ESTRATTO:
La professoressa Lucia Scotto Di Clemente si è laureata nel 1987 a Napoli in Lettere Classiche all’Università “Federico II” e subito dopo ha iniziato a insegnare latino e greco all’Istituto Magistrale Pareggiato del “Suor Orsola Benincasa”. Trasferitasi a Bagnoli nel 1988, ha insegnato Latino e Greco al Liceo Classico di S.Angelo dei Lombardi e poi è passata a insegnare Italiano e Latino presso il Liceo D’Aquino di Montella. Dal 2012 insegna al Liceo “P.E.Imbriani” di Avellino. Risiede stabilmente a Bagnoli.

REGISTRO DATI:
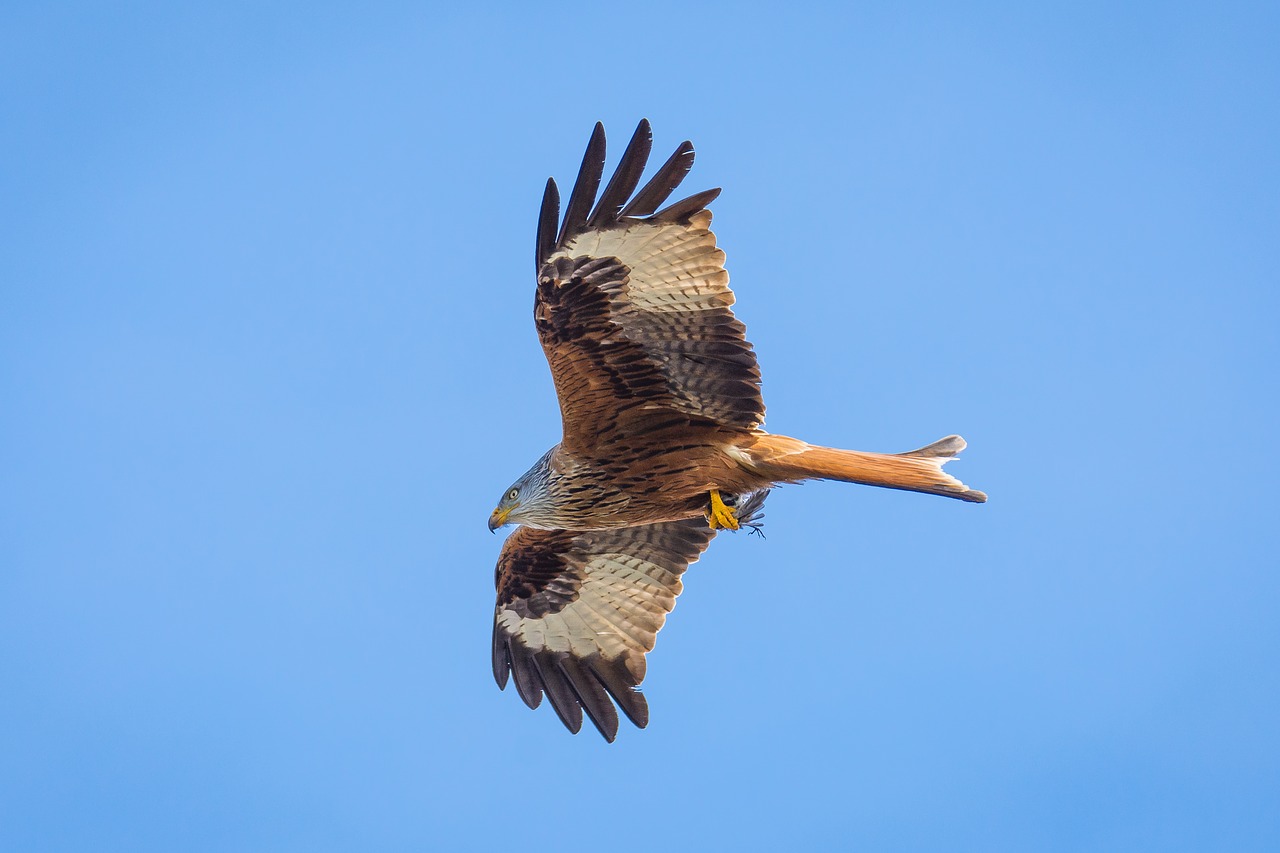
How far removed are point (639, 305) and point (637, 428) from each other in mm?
...
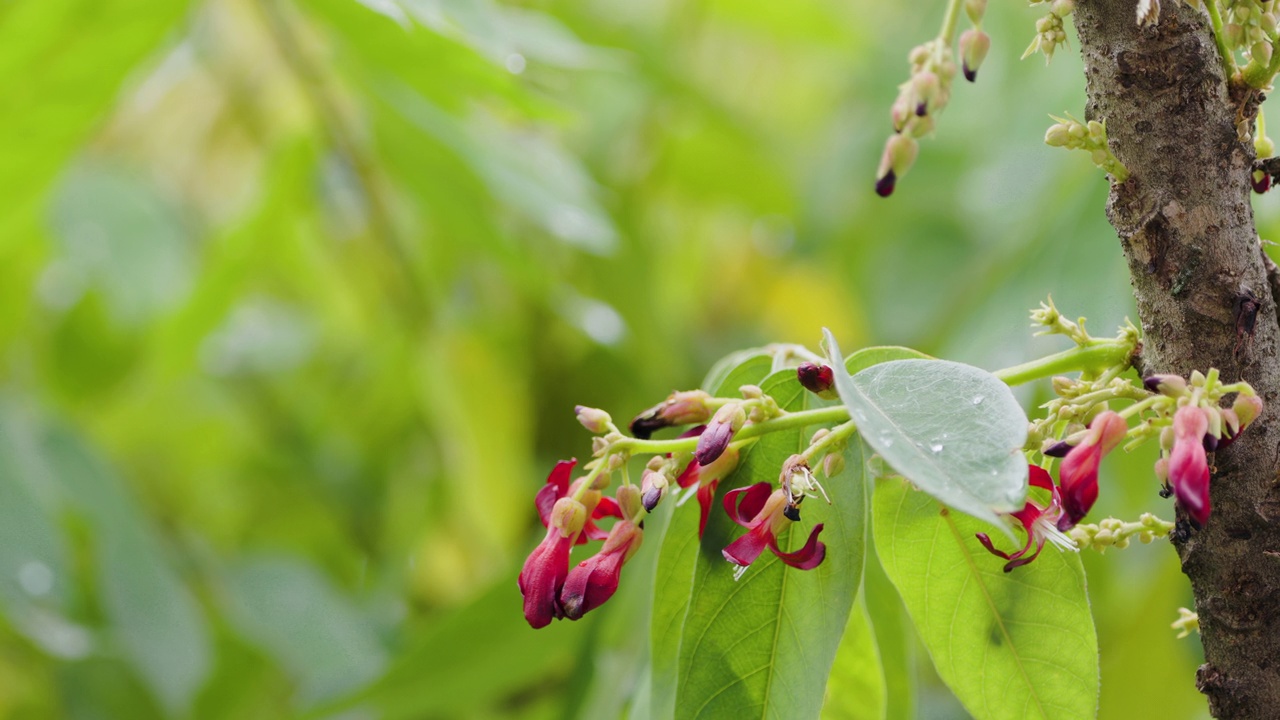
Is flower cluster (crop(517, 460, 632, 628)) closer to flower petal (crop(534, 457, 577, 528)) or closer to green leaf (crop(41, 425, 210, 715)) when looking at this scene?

OBIETTIVI:
1. Secondo l'estratto, in quale liceo insegna la professoressa dal 2012?
2. Ricopia dall'estratto il passo che si apre con le parole contenenti "La professoressa Lucia" e si chiude con "stabilmente a Bagnoli.".

RISPOSTE QUI SOTTO:
1. Al Liceo “P.E.Imbriani” di Avellino.

2.
La professoressa Lucia Scotto Di Clemente si è laureata nel 1987 a Napoli in Lettere Classiche all’Università “Federico II” e subito dopo ha iniziato a insegnare latino e greco all’Istituto Magistrale Pareggiato del “Suor Orsola Benincasa”. Trasferitasi a Bagnoli nel 1988, ha insegnato Latino e Greco al Liceo Classico di S.Angelo dei Lombardi e poi è passata a insegnare Italiano e Latino presso il Liceo D’Aquino di Montella. Dal 2012 insegna al Liceo “P.E.Imbriani” di Avellino. Risiede stabilmente a Bagnoli.